Game-Time: Evaluating Temporal Dynamics in Spoken Language Models
This addresses a critical gap for conversational AI by providing a systematic evaluation framework for temporal capabilities, though it is incremental as it focuses on benchmarking rather than proposing new methods.
The paper tackles the problem of evaluating temporal dynamics in spoken language models (SLMs), such as timing and simultaneous speaking, by introducing the Game-Time Benchmark, and finds that while state-of-the-art models perform well on basic tasks, nearly all degrade substantially under temporal constraints.

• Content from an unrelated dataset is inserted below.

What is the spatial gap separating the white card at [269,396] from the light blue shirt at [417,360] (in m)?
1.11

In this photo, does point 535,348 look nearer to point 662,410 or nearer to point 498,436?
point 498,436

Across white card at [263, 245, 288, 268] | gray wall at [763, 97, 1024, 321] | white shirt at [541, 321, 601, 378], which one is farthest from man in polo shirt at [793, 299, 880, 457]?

Conversational Spoken Language Models (SLMs) are emerging as a promising paradigm for real-time speech interaction. However, their capacity of temporal dynamics, including the ability to manage timing, tempo and simultaneous speaking, remains a critical and unevaluated challenge for conversational fluency. To address this gap, we introduce the Game-Time Benchmark, a framework to systematically assess these temporal capabilities. Inspired by how humans learn a language through language activities, Game-Time consists of basic instruction-following tasks and advanced tasks with temporal constraints, such as tempo adherence and synchronized responses. Our evaluation of diverse SLM architectures reveals a clear performance disparity: while state-of-the-art models handle basic tasks well, many contemporary systems still struggle with fundamental instruction-following. More critically, nearly all models degrade substantially under temporal constraints, exposing persistent weaknesses in time awareness and full-duplex interaction. The Game-Time Benchmark provides a foundation for guiding future research toward more temporally-aware conversational AI. Demos and datasets are available on our project website https://ga642381.github.io/Game-Time.